# I’m I the only one who has goat socks



## The Goat (8 mo ago)

On my birthday I got goat socks!  and I love them I’m I the only one


----------



## The Goat (8 mo ago)




----------



## MellonFriend (Aug 8, 2017)

Those are adorable! I love them! I do have a pair of goat socks. They say "you've goat to be kidding me" on them. 😆


----------



## The Goat (8 mo ago)

lol I love that line


----------



## Doe C Doe boers! (6 mo ago)

I don’t! Love them tho!


----------



## The Goat (8 mo ago)

Doe C Doe boers! said:


> I don’t!
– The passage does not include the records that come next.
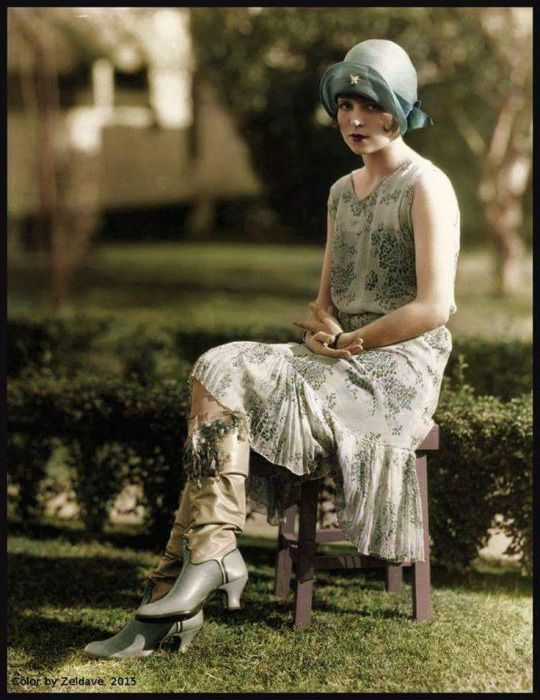 Clara Bow. (colorized)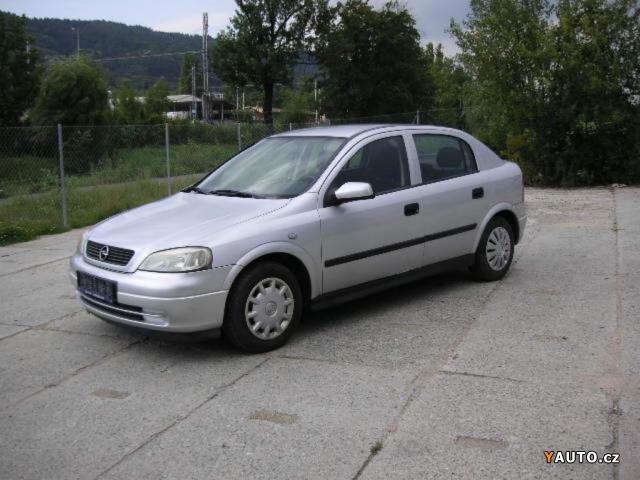 Opel Astra 1.2i-16V hatchback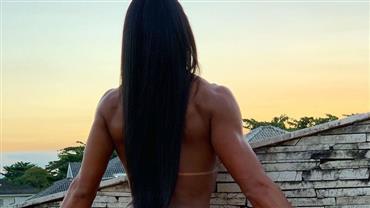 """Gracyanne Barbosa posa nua e filosofa: """"Padrão de beleza é você se sentir bem"""""""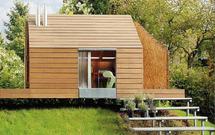 Mały drewniany domek dla dzieci. Zobacz propozycje projektantów - domek na drzewie, na wzniesieniu...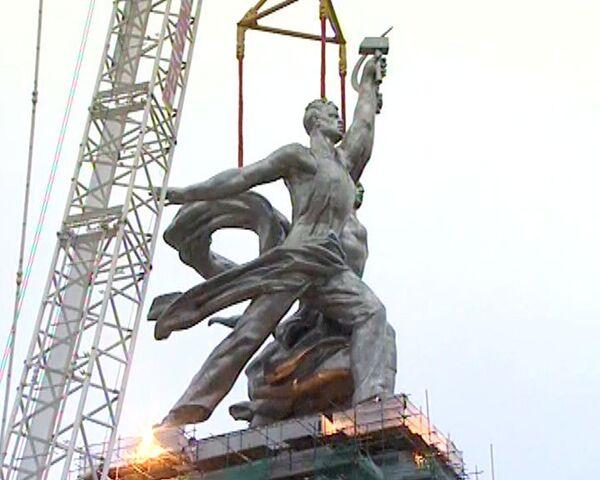 Скульптуру Рабочий и колхозница установили на постамент у ВВЦ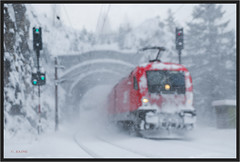 "Snowflakes at Krauseltunnel ("" Wiener Schule "") Tags: öbb oebb obb austria semmering semmeringbahn ghega breitenstein 1116 1016 taurus winter schnee snow tunnel krauseltunnel krauselklause eisenbahn railway railroad"
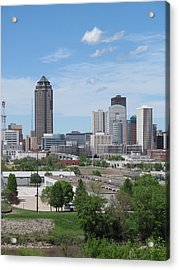 Des Moines From Macrae Park Acrylic Print by Jerry Browning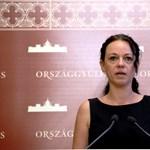 Szabó Tímea: autócsere és újabb forgószékek karfával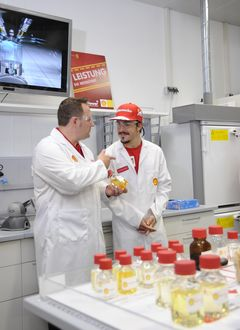 Fernando Alonso bei Shell in Hamburg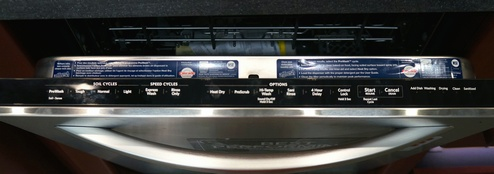 From the concealed control panel, you can program a wash cycle, delay the start of a cycle or set the child lock.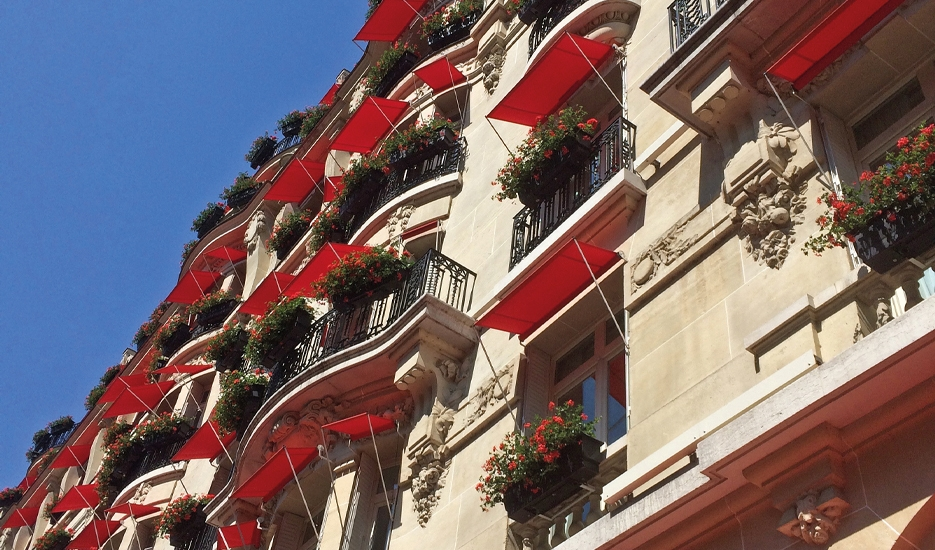 Hôtel Plaza Athénée (25, avenue Montaigne, Paris 8e) © Apur – JC Bonijol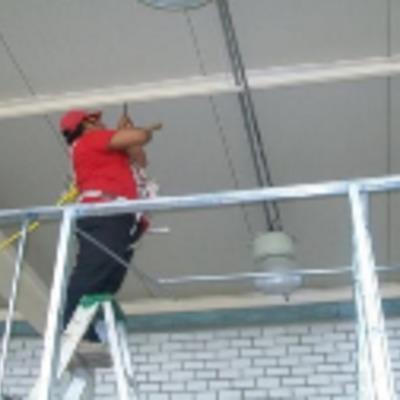 Instalaciones eléctricas en bodegas y alumbrado en techumbres de bodegas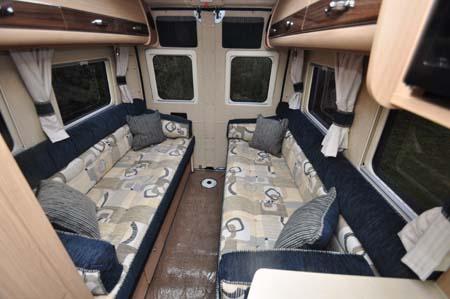 Auto Sleeper Warwick XL Lounge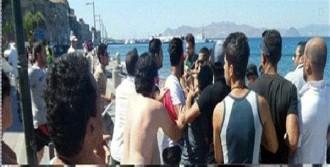 Yunanistan'da 2 Türk Tutuklandı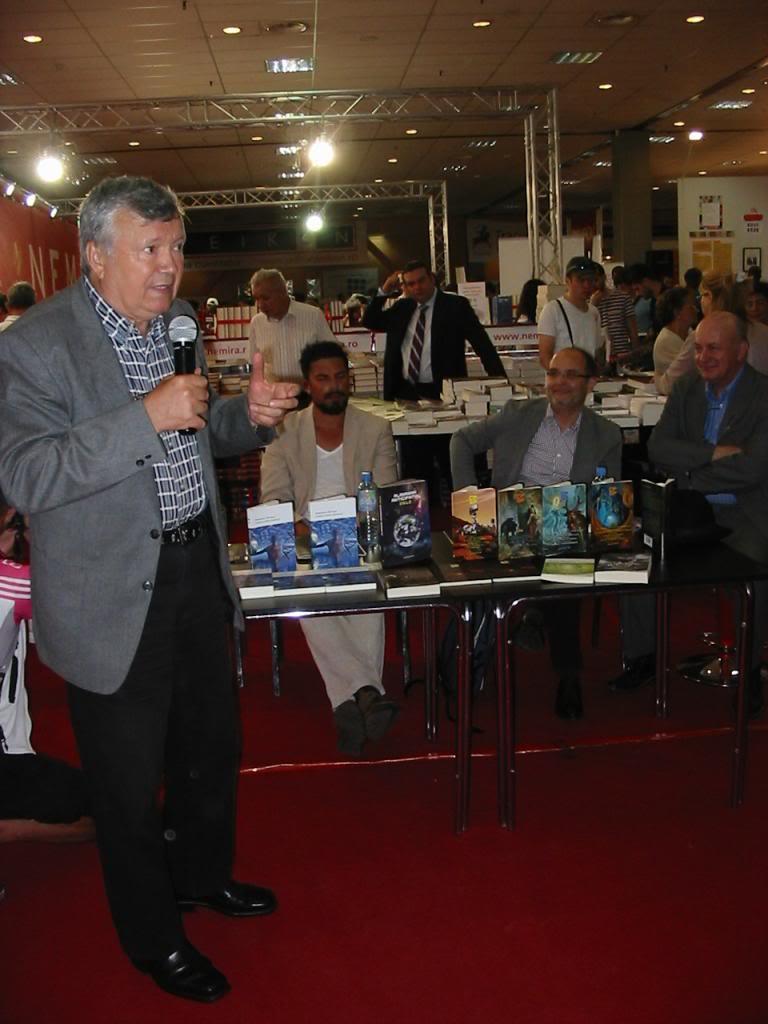 event-bookfest-13.JPG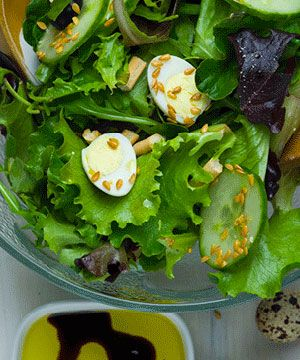Salada Ibérica - uma mistura de alfaces pré-preparadas com ovos de codorniz e gressinos mais um simples tempero de azeite e vinagre balsâmico.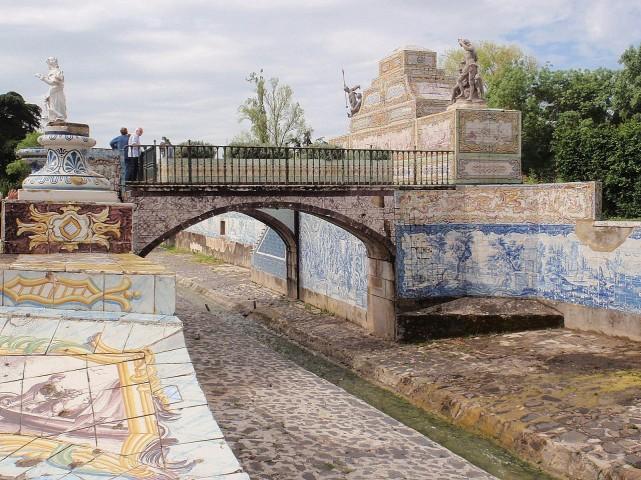 palacio-de-queluz-gran-canal-puente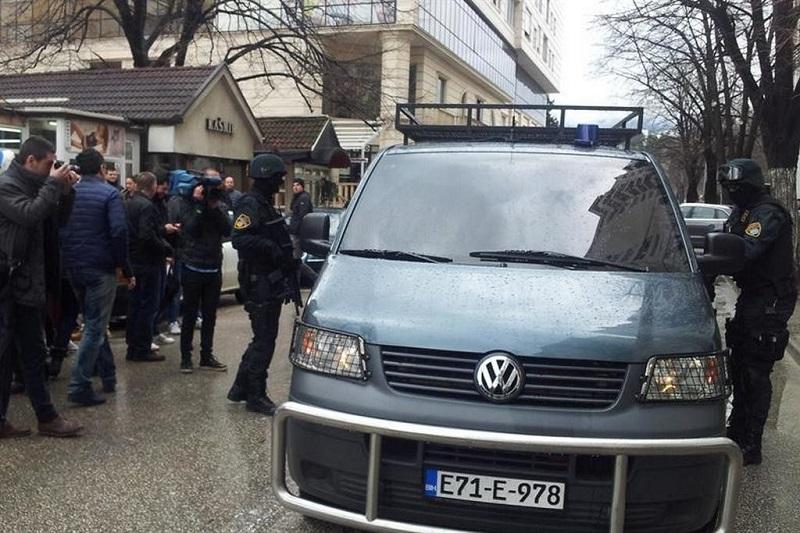 Pogledajte kako policija u Mostaru hapsi zelenaše (VIDEO)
Love them tho!


Ummm was that a typo or….


----------



## KY Goat Girl (12 mo ago)

I think she was saying no she doesn’t have a pair of goat socks but she loves yours. Right Doe C Doe?


----------



## The Goat (8 mo ago)

KY Goat Girl said:


> I think she was saying no she doesn’t have a pair of goat socks but she loves yours. Right Doe C Doe?


Ok thanks k Y goat girl


----------



## Doe C Doe boers! (6 mo ago)

Yup you are right KY goat girl


----------



## toth boer goats (Jul 20, 2008)

Those are cute. 😂


----------



## The Goat (8 mo ago)

toth boer goats said:


> Those are cute.


Thanks


----------



## Goatastic43 (Jun 11, 2021)

I have a pair too lol. They´re fun to wear.


----------



## The Goat (8 mo ago)

Yes lol


----------